What needs to be done -
With no line left out, restate the data word for word.

Saved entries:
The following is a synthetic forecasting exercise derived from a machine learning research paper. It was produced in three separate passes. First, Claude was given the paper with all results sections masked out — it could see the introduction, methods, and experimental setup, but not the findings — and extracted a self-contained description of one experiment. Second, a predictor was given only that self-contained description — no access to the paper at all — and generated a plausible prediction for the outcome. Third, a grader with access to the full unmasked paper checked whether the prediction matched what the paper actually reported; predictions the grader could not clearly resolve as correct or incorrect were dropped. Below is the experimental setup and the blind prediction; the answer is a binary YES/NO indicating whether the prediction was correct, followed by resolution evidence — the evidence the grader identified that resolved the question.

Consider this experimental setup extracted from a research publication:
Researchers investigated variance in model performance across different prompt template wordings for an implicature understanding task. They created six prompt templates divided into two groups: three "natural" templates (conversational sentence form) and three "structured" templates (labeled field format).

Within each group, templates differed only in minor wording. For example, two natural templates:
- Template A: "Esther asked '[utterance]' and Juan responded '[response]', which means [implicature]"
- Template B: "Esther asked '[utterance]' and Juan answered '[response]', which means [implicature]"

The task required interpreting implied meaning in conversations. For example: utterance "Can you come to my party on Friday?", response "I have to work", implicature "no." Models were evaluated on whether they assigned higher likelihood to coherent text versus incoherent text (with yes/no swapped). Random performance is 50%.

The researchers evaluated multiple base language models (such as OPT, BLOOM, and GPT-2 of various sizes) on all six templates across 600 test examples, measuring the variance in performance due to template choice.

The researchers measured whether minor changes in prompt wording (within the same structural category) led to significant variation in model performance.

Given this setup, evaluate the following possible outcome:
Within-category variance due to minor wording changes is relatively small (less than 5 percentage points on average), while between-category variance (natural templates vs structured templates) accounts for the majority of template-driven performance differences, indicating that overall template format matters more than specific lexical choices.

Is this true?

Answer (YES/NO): YES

Answer for this exercise -
The following is a synthetic forecasting exercise derived from a machine learning research paper. It was produced in three separate passes. First, Claude was given the paper with all results sections masked out — it could see the introduction, methods, and experimental setup, but not the findings — and extracted a self-contained description of one experiment. Second, a predictor was given only that self-contained description — no access to the paper at all — and generated a plausible prediction for the outcome. Third, a grader with access to the full unmasked paper checked whether the prediction matched what the paper actually reported; predictions the grader could not clearly resolve as correct or incorrect were dropped. Below is the experimental setup and the blind prediction; the answer is a binary YES/NO indicating whether the prediction was correct, followed by resolution evidence — the evidence the grader identified that resolved the question.

Consider this experimental setup extracted from a research publication:
Researchers investigated variance in model performance across different prompt template wordings for an implicature understanding task. They created six prompt templates divided into two groups: three "natural" templates (conversational sentence form) and three "structured" templates (labeled field format).

Within each group, templates differed only in minor wording. For example, two natural templates:
- Template A: "Esther asked '[utterance]' and Juan responded '[response]', which means [implicature]"
- Template B: "Esther asked '[utterance]' and Juan answered '[response]', which means [implicature]"

The task required interpreting implied meaning in conversations. For example: utterance "Can you come to my party on Friday?", response "I have to work", implicature "no." Models were evaluated on whether they assigned higher likelihood to coherent text versus incoherent text (with yes/no swapped). Random performance is 50%.

The researchers evaluated multiple base language models (such as OPT, BLOOM, and GPT-2 of various sizes) on all six templates across 600 test examples, measuring the variance in performance due to template choice.

The researchers measured whether minor changes in prompt wording (within the same structural category) led to significant variation in model performance.

Given this setup, evaluate the following possible outcome:
Within-category variance due to minor wording changes is relatively small (less than 5 percentage points on average), while between-category variance (natural templates vs structured templates) accounts for the majority of template-driven performance differences, indicating that overall template format matters more than specific lexical choices.

Is this true?

Answer (YES/NO): YES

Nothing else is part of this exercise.